§ EXERCISE TASK
Extract, word for word, each line from the line holding "In this scene, would" through the end of the records. Omit every picture.

§ PROVIDED ENTRIES
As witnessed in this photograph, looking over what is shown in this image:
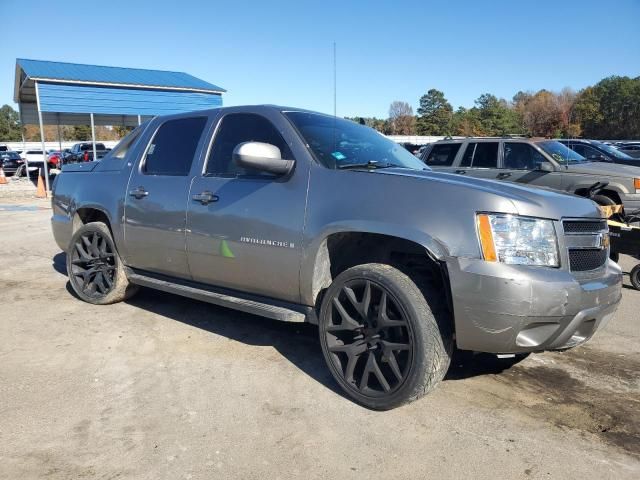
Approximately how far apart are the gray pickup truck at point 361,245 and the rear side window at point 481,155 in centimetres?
579

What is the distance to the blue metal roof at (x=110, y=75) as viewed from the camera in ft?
69.6

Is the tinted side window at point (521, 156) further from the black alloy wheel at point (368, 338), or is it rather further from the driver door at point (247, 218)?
the black alloy wheel at point (368, 338)

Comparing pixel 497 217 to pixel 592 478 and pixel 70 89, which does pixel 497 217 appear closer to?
pixel 592 478

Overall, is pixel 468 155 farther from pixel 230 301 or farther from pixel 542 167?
pixel 230 301

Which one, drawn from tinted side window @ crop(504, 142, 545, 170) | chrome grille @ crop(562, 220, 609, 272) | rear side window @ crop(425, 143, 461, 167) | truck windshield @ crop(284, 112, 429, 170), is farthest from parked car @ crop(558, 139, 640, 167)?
chrome grille @ crop(562, 220, 609, 272)

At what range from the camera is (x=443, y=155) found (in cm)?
1030

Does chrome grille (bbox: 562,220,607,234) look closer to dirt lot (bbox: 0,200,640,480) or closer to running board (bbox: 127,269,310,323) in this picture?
dirt lot (bbox: 0,200,640,480)

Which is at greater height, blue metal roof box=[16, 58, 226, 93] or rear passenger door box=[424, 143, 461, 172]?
blue metal roof box=[16, 58, 226, 93]

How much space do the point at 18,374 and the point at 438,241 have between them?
3002 millimetres

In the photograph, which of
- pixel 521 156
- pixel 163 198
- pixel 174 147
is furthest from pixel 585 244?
pixel 521 156

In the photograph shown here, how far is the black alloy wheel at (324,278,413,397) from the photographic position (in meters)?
3.09

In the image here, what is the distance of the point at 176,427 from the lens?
2996mm

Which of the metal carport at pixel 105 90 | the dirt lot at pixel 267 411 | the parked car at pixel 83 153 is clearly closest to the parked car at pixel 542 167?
the dirt lot at pixel 267 411

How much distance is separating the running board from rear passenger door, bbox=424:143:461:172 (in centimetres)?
670
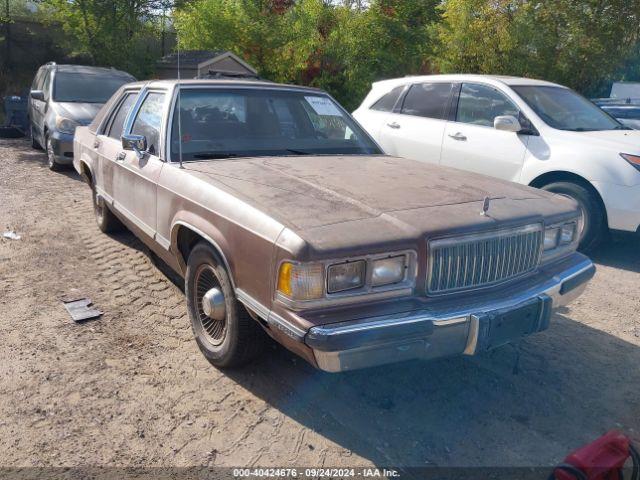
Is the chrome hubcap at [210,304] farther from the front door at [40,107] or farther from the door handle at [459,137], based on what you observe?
the front door at [40,107]

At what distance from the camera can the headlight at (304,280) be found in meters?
2.61

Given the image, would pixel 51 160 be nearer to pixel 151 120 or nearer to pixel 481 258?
pixel 151 120

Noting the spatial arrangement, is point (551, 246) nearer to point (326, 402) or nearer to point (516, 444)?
point (516, 444)

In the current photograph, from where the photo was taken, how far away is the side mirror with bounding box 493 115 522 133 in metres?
6.06

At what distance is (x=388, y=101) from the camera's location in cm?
769

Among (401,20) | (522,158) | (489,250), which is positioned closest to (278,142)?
(489,250)

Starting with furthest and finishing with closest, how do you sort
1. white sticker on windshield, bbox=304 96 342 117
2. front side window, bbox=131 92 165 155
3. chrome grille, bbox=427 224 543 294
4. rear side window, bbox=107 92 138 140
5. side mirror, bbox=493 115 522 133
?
side mirror, bbox=493 115 522 133, rear side window, bbox=107 92 138 140, white sticker on windshield, bbox=304 96 342 117, front side window, bbox=131 92 165 155, chrome grille, bbox=427 224 543 294

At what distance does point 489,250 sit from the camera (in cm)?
303

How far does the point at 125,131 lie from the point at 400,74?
35.1ft

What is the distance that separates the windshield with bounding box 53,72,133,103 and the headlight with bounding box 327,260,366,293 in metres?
8.28

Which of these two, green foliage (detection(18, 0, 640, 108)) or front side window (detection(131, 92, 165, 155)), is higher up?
green foliage (detection(18, 0, 640, 108))

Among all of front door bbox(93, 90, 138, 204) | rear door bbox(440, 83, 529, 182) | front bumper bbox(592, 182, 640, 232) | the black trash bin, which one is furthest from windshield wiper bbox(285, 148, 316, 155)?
the black trash bin

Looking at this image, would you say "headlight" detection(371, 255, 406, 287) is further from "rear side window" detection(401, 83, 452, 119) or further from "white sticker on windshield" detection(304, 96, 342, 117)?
"rear side window" detection(401, 83, 452, 119)

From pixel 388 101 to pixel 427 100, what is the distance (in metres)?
0.65
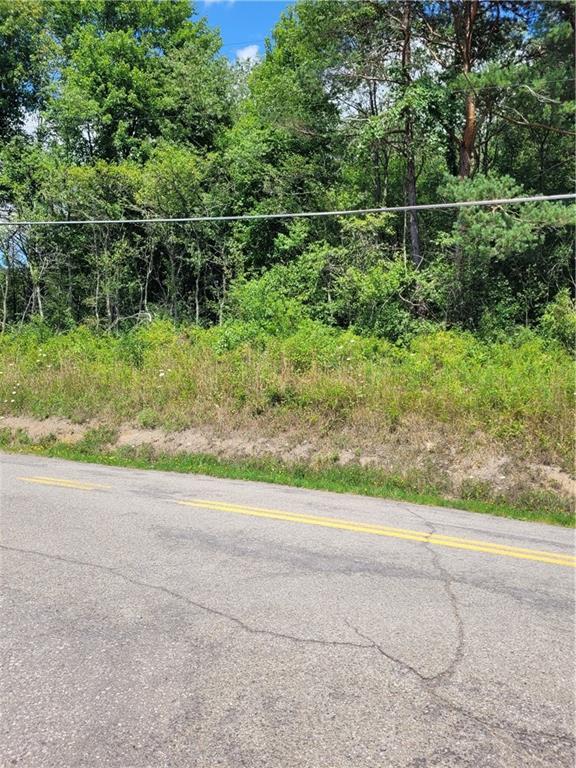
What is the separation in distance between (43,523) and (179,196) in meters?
17.8

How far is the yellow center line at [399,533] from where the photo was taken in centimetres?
557

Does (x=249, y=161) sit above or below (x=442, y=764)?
above

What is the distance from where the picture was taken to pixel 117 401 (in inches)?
591

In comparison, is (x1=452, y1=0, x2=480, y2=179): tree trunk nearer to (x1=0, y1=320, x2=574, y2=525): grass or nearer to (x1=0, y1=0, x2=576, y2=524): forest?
(x1=0, y1=0, x2=576, y2=524): forest

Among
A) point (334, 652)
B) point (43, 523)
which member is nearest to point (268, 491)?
point (43, 523)

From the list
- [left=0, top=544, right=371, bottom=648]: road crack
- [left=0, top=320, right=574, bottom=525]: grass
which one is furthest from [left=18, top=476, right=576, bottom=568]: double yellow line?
[left=0, top=320, right=574, bottom=525]: grass

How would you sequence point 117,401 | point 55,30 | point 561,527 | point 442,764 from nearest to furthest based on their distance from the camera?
point 442,764
point 561,527
point 117,401
point 55,30

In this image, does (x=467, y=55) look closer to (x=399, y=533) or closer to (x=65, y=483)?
(x=399, y=533)

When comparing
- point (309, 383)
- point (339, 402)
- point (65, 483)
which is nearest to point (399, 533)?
point (65, 483)

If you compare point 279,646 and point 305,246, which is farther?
point 305,246

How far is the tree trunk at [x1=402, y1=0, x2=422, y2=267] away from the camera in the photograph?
61.5ft

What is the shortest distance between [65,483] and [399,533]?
5.06 meters

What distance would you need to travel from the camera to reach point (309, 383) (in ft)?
43.2

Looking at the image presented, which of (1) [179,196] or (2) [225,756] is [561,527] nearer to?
(2) [225,756]
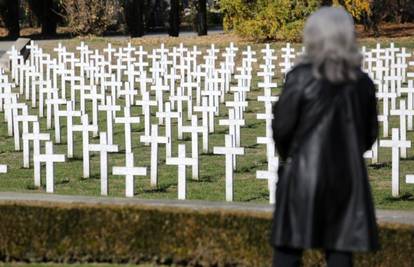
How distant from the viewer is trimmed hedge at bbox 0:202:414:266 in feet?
27.0

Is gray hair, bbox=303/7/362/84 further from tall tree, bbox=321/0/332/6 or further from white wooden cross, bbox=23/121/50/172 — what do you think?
tall tree, bbox=321/0/332/6

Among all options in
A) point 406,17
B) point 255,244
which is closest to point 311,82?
point 255,244

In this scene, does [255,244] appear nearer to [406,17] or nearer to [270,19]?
[270,19]

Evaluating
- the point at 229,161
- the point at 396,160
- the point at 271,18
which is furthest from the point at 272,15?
the point at 229,161

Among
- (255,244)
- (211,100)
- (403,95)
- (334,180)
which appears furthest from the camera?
(403,95)

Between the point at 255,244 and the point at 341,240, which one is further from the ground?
the point at 341,240

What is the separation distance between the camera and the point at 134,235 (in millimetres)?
Answer: 8492

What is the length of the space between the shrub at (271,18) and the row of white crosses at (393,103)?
604cm

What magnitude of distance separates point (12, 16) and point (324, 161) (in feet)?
152

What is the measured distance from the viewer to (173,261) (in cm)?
843

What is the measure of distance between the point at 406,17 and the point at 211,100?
34.0m

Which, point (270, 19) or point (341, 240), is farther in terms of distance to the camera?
point (270, 19)

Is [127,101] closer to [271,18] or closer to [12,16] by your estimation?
[271,18]

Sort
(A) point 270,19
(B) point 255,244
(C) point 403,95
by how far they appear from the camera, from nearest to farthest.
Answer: (B) point 255,244, (C) point 403,95, (A) point 270,19
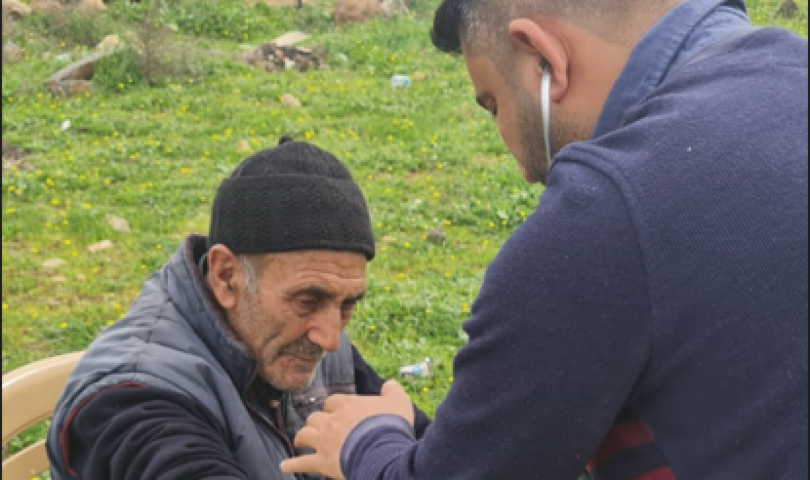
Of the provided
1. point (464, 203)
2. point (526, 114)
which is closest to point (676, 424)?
point (526, 114)

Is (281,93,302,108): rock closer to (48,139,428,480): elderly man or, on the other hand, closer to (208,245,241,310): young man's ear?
(48,139,428,480): elderly man

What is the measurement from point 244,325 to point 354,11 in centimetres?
1114

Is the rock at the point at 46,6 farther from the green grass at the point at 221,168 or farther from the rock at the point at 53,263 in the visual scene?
the rock at the point at 53,263

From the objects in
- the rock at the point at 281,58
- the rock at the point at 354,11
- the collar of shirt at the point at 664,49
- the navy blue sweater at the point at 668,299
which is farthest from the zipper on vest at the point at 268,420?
the rock at the point at 354,11

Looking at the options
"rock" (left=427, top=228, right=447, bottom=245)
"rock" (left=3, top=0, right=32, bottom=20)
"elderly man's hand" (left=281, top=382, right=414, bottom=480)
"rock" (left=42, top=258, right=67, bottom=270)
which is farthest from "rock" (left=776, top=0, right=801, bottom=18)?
"elderly man's hand" (left=281, top=382, right=414, bottom=480)

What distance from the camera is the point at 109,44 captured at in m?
10.8

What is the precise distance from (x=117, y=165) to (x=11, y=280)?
194cm

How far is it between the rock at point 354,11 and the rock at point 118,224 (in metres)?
6.83

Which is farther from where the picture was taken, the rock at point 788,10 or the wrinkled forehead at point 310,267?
the rock at point 788,10

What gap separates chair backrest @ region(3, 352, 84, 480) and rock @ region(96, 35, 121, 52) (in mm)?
7881

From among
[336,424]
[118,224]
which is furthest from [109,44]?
[336,424]

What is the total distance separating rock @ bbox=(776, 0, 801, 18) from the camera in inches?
462

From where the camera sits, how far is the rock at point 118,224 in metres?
6.94

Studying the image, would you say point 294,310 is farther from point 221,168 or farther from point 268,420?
point 221,168
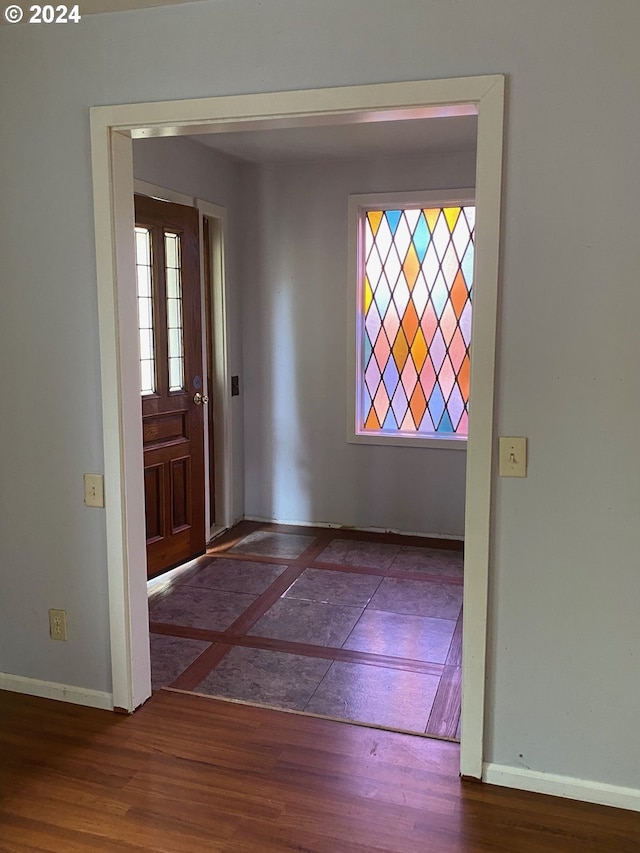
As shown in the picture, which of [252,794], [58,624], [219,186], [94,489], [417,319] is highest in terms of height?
[219,186]

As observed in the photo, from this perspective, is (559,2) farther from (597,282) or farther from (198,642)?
(198,642)

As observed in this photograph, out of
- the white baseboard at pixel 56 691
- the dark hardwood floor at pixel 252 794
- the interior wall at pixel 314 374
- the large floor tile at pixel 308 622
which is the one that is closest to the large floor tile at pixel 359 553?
the interior wall at pixel 314 374

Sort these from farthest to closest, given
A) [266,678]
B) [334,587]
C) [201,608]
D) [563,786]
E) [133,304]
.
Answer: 1. [334,587]
2. [201,608]
3. [266,678]
4. [133,304]
5. [563,786]

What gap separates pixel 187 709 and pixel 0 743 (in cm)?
63

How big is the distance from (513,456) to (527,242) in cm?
61

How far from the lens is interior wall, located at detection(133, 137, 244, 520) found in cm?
380

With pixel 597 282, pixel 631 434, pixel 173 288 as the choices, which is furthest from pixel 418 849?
pixel 173 288

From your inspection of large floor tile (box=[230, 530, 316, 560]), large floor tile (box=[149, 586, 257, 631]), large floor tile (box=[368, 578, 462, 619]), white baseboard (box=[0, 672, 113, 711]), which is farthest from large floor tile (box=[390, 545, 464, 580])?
white baseboard (box=[0, 672, 113, 711])

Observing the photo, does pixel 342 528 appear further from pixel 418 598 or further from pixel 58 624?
pixel 58 624

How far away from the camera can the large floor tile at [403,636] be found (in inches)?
124

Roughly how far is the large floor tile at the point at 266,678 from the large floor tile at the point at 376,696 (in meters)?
0.06

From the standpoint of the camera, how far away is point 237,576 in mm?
4070

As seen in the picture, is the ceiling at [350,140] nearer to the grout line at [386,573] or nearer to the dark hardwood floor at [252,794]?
the grout line at [386,573]

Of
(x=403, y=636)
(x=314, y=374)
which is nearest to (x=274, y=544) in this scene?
(x=314, y=374)
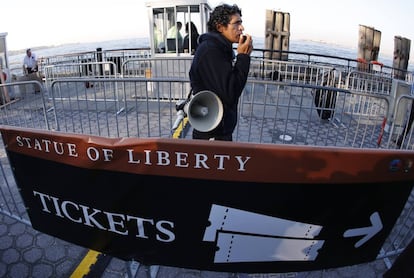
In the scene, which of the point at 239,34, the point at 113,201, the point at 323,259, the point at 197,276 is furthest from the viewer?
the point at 197,276

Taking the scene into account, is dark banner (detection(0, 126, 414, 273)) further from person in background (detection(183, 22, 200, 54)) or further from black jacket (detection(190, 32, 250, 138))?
person in background (detection(183, 22, 200, 54))

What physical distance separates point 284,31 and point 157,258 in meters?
14.0

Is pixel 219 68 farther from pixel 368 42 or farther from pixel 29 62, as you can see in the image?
pixel 368 42

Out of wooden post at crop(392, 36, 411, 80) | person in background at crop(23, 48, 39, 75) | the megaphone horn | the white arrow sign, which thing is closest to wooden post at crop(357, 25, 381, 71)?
wooden post at crop(392, 36, 411, 80)

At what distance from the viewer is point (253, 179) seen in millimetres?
1253

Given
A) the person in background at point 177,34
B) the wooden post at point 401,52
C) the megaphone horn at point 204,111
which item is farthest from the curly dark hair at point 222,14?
the wooden post at point 401,52

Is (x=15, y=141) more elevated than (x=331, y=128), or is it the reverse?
(x=15, y=141)

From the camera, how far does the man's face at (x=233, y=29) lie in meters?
2.35

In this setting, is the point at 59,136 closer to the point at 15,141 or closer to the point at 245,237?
the point at 15,141

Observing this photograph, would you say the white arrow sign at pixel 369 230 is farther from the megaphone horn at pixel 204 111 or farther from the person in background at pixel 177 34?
the person in background at pixel 177 34

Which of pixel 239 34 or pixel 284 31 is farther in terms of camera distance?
pixel 284 31

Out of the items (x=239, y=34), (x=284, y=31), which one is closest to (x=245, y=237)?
(x=239, y=34)

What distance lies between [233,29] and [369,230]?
181 cm

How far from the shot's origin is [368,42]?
14.2 meters
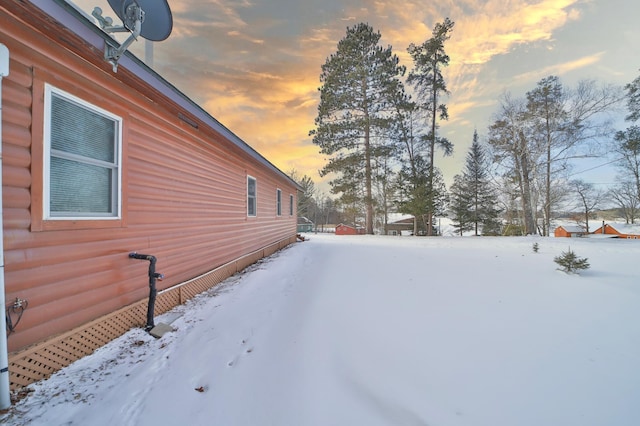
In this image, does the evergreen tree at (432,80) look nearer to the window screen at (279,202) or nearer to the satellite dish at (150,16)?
the window screen at (279,202)

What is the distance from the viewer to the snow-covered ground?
1699 millimetres

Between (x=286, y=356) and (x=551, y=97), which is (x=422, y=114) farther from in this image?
(x=286, y=356)

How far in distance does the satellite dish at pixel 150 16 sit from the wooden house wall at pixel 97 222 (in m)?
0.48

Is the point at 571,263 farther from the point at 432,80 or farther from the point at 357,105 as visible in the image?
the point at 432,80

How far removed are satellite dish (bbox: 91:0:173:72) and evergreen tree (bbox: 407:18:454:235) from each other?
1636 centimetres

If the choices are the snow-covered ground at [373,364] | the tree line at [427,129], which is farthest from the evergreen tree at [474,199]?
the snow-covered ground at [373,364]

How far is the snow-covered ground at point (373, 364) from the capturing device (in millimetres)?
1699

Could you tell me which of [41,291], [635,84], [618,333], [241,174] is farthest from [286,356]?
[635,84]

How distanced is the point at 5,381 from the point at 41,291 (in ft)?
2.07

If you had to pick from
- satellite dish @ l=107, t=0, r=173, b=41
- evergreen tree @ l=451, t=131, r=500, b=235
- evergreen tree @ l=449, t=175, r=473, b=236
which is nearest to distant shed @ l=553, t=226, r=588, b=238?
evergreen tree @ l=451, t=131, r=500, b=235

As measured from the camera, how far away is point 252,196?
7391 millimetres

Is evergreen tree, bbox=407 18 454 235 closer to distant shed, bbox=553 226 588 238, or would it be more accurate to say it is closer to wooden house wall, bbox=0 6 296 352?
distant shed, bbox=553 226 588 238

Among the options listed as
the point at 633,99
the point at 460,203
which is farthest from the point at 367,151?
the point at 633,99

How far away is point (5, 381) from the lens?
1.63 m
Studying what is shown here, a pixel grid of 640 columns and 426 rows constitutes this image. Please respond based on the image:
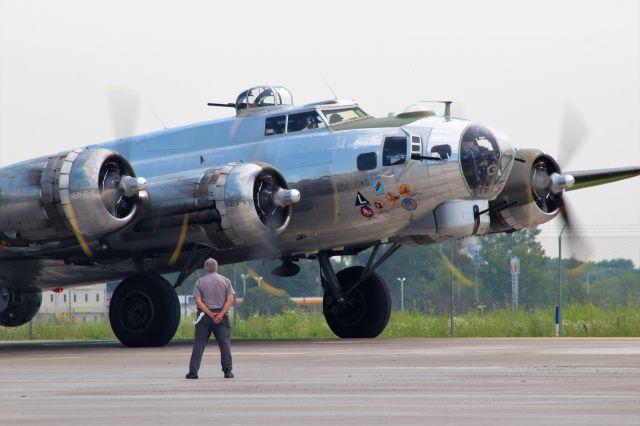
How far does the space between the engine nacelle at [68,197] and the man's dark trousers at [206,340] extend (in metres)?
8.36

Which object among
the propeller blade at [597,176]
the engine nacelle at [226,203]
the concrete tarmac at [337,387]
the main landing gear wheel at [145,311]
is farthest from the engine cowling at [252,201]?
the propeller blade at [597,176]

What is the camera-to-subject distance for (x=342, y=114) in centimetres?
2775

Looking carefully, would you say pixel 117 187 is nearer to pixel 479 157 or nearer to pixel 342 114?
pixel 342 114

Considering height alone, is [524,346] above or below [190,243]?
below

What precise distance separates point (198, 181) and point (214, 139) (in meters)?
2.47

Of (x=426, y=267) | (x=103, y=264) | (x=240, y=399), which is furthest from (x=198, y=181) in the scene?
(x=426, y=267)

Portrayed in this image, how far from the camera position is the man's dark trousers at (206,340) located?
1677 centimetres

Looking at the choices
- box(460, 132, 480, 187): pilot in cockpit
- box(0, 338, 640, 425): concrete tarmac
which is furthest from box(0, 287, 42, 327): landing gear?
box(460, 132, 480, 187): pilot in cockpit

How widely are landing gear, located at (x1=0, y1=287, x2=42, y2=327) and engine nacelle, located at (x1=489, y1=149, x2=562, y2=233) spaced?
12.1 m

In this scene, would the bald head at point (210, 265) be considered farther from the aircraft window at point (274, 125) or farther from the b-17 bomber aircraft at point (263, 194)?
the aircraft window at point (274, 125)

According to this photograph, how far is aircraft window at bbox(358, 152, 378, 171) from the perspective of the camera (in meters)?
26.1

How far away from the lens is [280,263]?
2961 centimetres

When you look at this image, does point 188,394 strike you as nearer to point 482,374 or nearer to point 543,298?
point 482,374

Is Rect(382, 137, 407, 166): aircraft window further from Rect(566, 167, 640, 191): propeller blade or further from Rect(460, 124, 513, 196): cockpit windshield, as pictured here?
Rect(566, 167, 640, 191): propeller blade
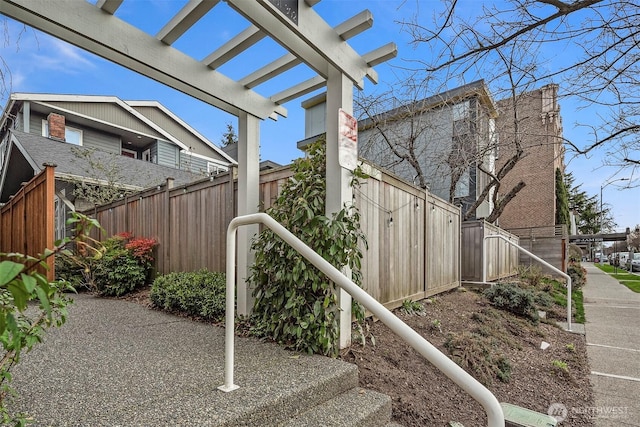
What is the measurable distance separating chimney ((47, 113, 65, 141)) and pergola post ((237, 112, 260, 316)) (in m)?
10.5

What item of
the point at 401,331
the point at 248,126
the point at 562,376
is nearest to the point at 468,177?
the point at 562,376

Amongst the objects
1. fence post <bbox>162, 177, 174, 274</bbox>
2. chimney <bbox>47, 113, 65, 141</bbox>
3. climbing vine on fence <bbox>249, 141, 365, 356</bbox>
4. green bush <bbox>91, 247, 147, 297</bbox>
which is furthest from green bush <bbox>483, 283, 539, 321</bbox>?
chimney <bbox>47, 113, 65, 141</bbox>

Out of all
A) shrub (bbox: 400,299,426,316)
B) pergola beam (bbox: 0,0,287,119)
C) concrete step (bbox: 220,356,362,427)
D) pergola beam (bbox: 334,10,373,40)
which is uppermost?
pergola beam (bbox: 334,10,373,40)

§ RESULT
In this scene, would the bald head at point (210, 265) be considered farther from the aircraft window at point (274, 125) or farther from the b-17 bomber aircraft at point (263, 194)?
the aircraft window at point (274, 125)

According to this photograph, how far is aircraft window at bbox(358, 152, 378, 171) from the perspective of the camera (in meters)?
26.1

How far away from the lens is [280,263]?
2961 centimetres

When you look at this image, does point 188,394 strike you as nearer to point 482,374 or nearer to point 543,298?
point 482,374

Is Rect(382, 137, 407, 166): aircraft window further from Rect(566, 167, 640, 191): propeller blade or further from Rect(460, 124, 513, 196): cockpit windshield, as pictured here?
Rect(566, 167, 640, 191): propeller blade
What is the measurable distance separating chimney ((47, 113, 65, 141)) and pergola post ((237, 112, 260, 316)) (in m)?
10.5

What item of
the point at 401,331
the point at 248,126
the point at 562,376
is nearest to the point at 468,177?
the point at 562,376

Amongst the objects
1. fence post <bbox>162, 177, 174, 274</bbox>
2. chimney <bbox>47, 113, 65, 141</bbox>
3. climbing vine on fence <bbox>249, 141, 365, 356</bbox>
4. green bush <bbox>91, 247, 147, 297</bbox>
which is furthest from green bush <bbox>483, 283, 539, 321</bbox>?
chimney <bbox>47, 113, 65, 141</bbox>

Out of all
A) shrub (bbox: 400,299,426,316)
B) pergola beam (bbox: 0,0,287,119)
C) concrete step (bbox: 220,356,362,427)
D) pergola beam (bbox: 334,10,373,40)
which is uppermost?
pergola beam (bbox: 334,10,373,40)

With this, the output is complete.